Site-directed mutagenesis and high-resolution NMR spectroscopy of the active site of porphobilinogen deaminase

• Published in: Biochemistry (Easton) Vol. 27; no. 21; pp. 7984 - 7990
• Main Authors: Scott, A. I, Roessner, C. A, Stolowich, N. J, Karuso, P, Williams, H. J, Grant, S. K, Gonzalez, M. D, Hoshino, T
• Format: Journal Article
• Language: English
• Published: Washington, DC American Chemical Society 18.10.1988
• Subjects: 550601 - Medicine- Unsealed Radionuclides in Diagnostics; AMINO ACIDS; AMINOLEVULINIC ACID; Ammonia-Lyases - metabolism; Analytical, structural and metabolic biochemistry; BACTERIA; BARYONS; Binding Sites; Biological and medical sciences; CARBON 13; CARBON ISOTOPES; CARBOXYLIC ACIDS; CHEMICAL REACTIONS; CROSS-LINKING; CYSTEINE; ELECTROPHORESIS; ELEMENTARY PARTICLES; ENZYME INHIBITORS; ENZYMES; Enzymes and enzyme inhibitors; ESCHERICHIA COLI; Escherichia coli - enzymology; Escherichia coli - genetics; EVEN-ODD NUCLEI; FERMIONS; Fundamental and applied biological sciences. Psychology; HADRONS; HETEROCYCLIC ACIDS; HETEROCYCLIC COMPOUNDS; HYDROXY ACIDS; Hydroxymethylbilane Synthase - genetics; Hydroxymethylbilane Synthase - metabolism; ISOTOPES; Kinetics; LIGHT NUCLEI; LYASES; MAGNETIC RESONANCE; Magnetic Resonance Spectroscopy - methods; MICROORGANISMS; MOLECULAR STRUCTURE; MUTAGENESIS; Mutation; NMR SPECTRA; NUCLEAR MAGNETIC RESONANCE; NUCLEI; NUCLEONS; ORGANIC ACIDS; ORGANIC COMPOUNDS; ORGANIC NITROGEN COMPOUNDS; ORGANIC SULFUR COMPOUNDS; Plasmids; POLYMERIZATION; porphobilinogen deaminase; PORPHYRINS; PROTONS; RADIOLOGY AND NUCLEAR MEDICINE; RESONANCE; SERINE; SPECTRA; STABLE ISOTOPES; SUBSTRATES; THIOLS; Human; Gel electrophoresis; Enzyme; Escherichia coli; Active site; Site directed mutagenesis; Bacteria; Uroporphyrinogen I synthase; Identification; NMR spectrometry; Escherichieae; Enterobacteriaceae
• ISSN: 0006-2960; 1520-4995
• DOI: 10.1021/bi00421a002

The active site of porphobilinogen (PBG)1 deaminase (EC 4.3.1.8) from Escherichia coli has been found to contain an unusual dipyrromethane derived from four molecules of 5-aminolevulinic acid (ALA) covalently linked to Cys-224, one of the two cysteine residues conserved in E. coli and human deaminase.

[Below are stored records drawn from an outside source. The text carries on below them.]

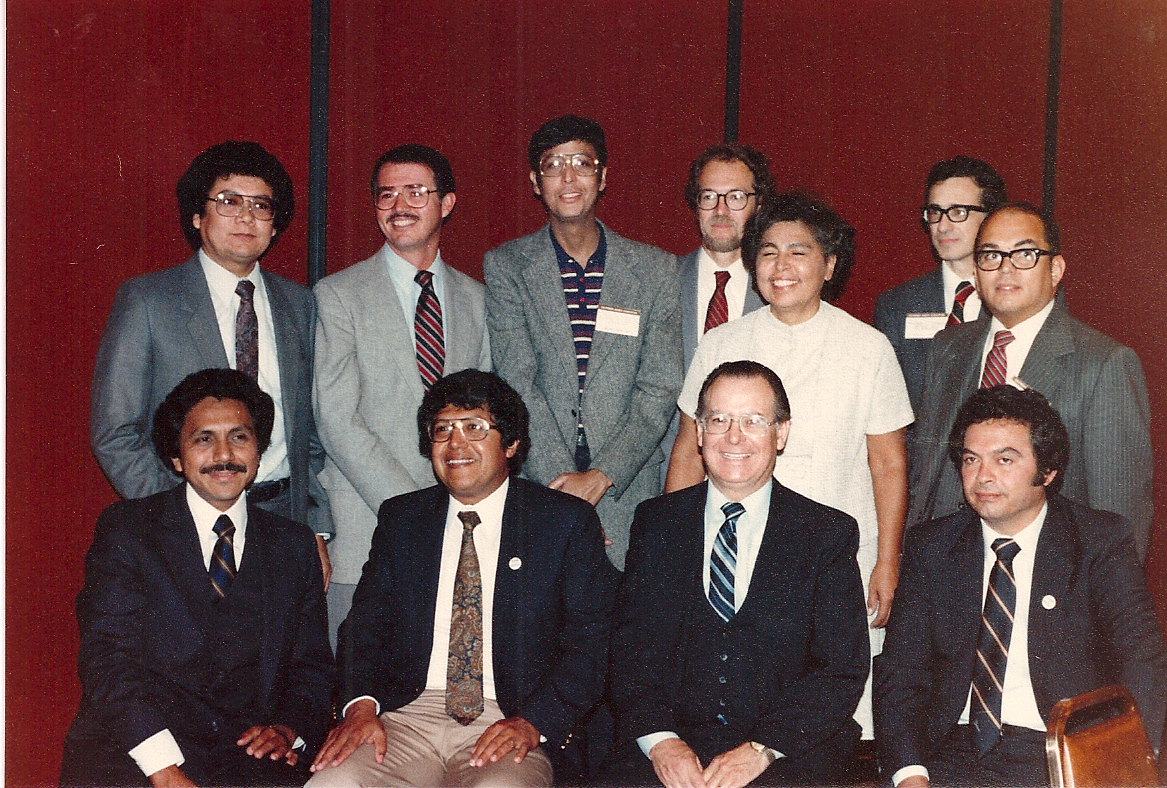 older photo of people that might be LACLJ staff
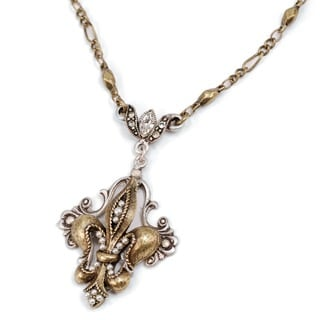 Sweet Romance French Fleu De Lis Pearl Silver And Bronze Necklace
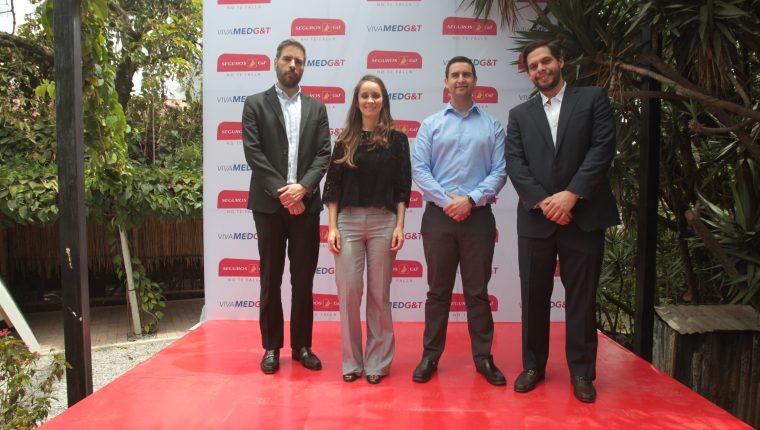Personeros de Seguros G&T en el lanzamiento de la nueva campaña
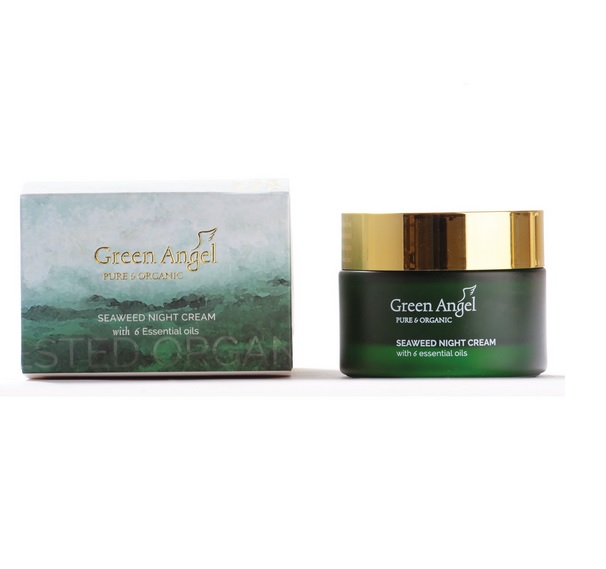 Green Angel - Pure and Organic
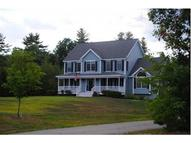 20 Fireside Dr Epping NH, 03042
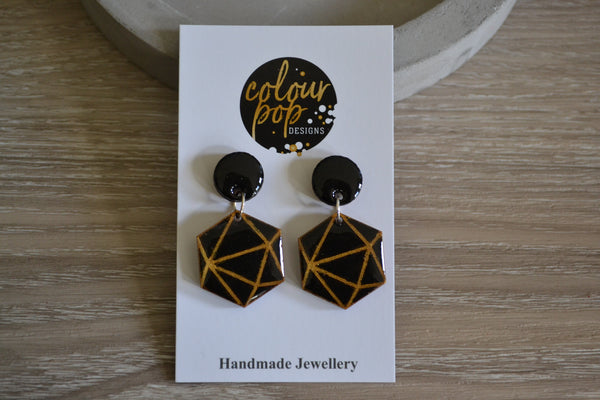 Black & Gold Geometric Dangle Studs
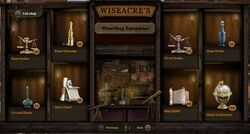 Wiseacres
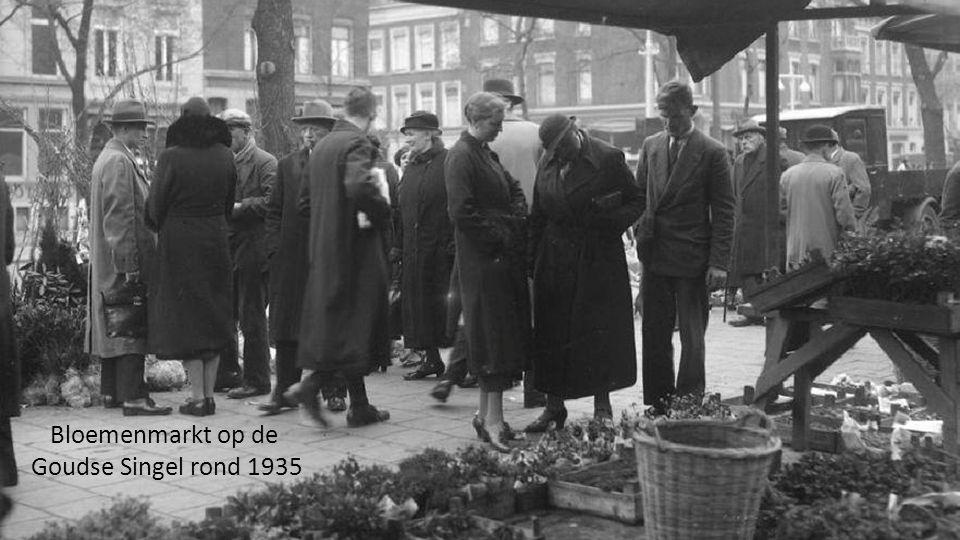 Bloemenmarkt op de Goudse Singel rond 1935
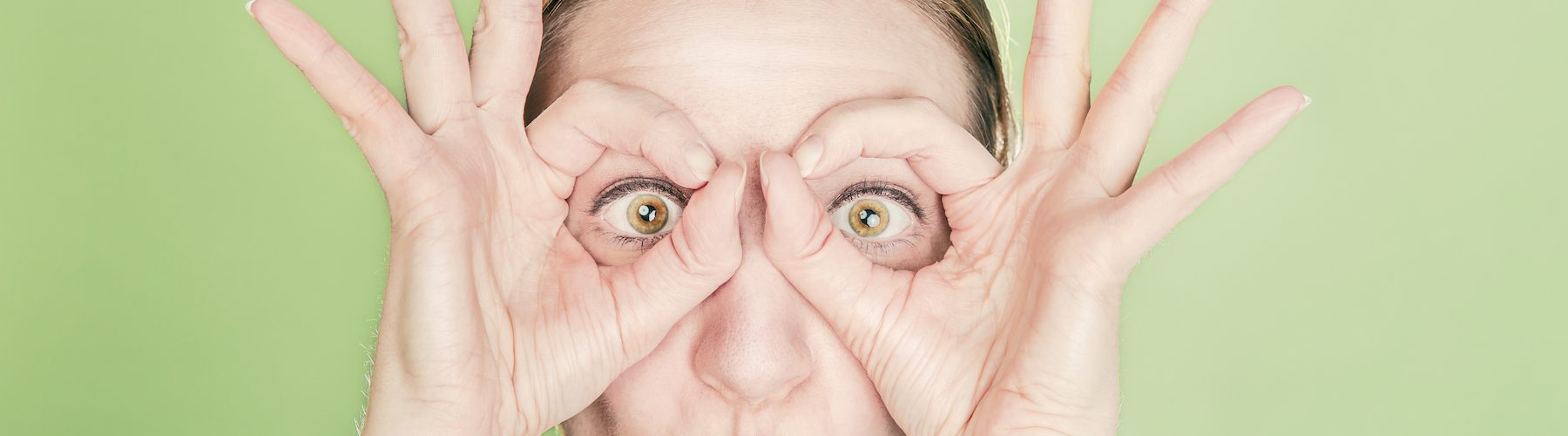 Dark Eye Circles: How to Get Rid of Them Eye Bags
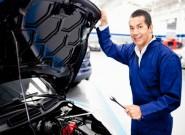 Como inovar na oficina mecânica e atrair clientes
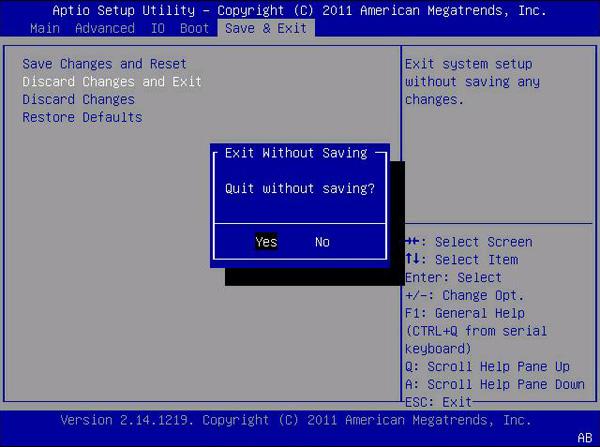 BIOS Save & Exit Menu Selections - Sun Blade X3-2B Product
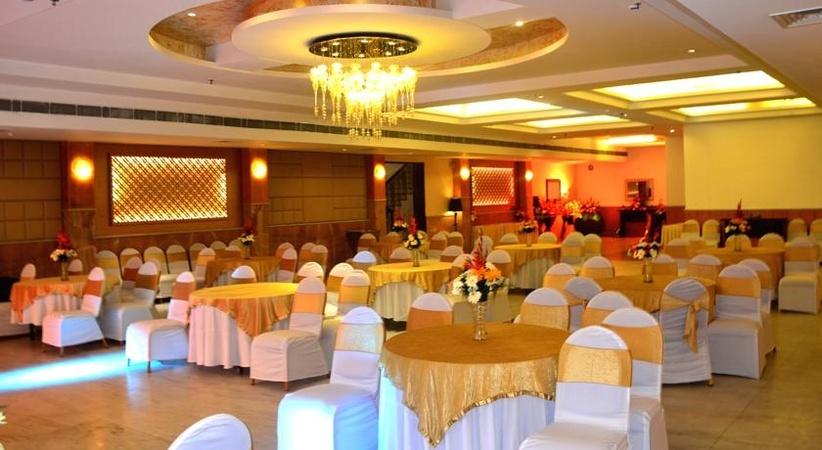Hotel Ace Manor Sahibabad Delhi - Banquet Hall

By use of a hemA- strain of E. coli the enzyme was enriched from [5-13C]ALA and examined by 1H-detected multiple quantum coherence spectroscopy, which revealed all of the salient features of a dipyrromethane composed of two PBG units linked head to tail and terminating in a CH2-S bond to a cysteine residue. Site-specific mutagenesis of Cys-99 and Cys-242, respectively, has shown that substitution of Ser for Cys-99 does not affect the enzymatic activity, whereas substitution of Ser for Cys-242 removes essentially all of the catalytic activity as measured by the conversion of the substrate PBG to uro'gen I. The NMR spectrum of the covalent complex of deaminase with the suicide inhibitor 2-bromo-[2,11-13C2]PBG reveals that the aninomethyl terminus of the inhibitor reacts with the enzyme's cofactor at the alpha-free pyrrole. NMR spectroscopy of the ES2 complex confirmed a PBG-derived head-to-tail dipyrromethane attached to the alpha-free pyrrole position of the enzyme. A mechanistic rationale for deaminase is presented.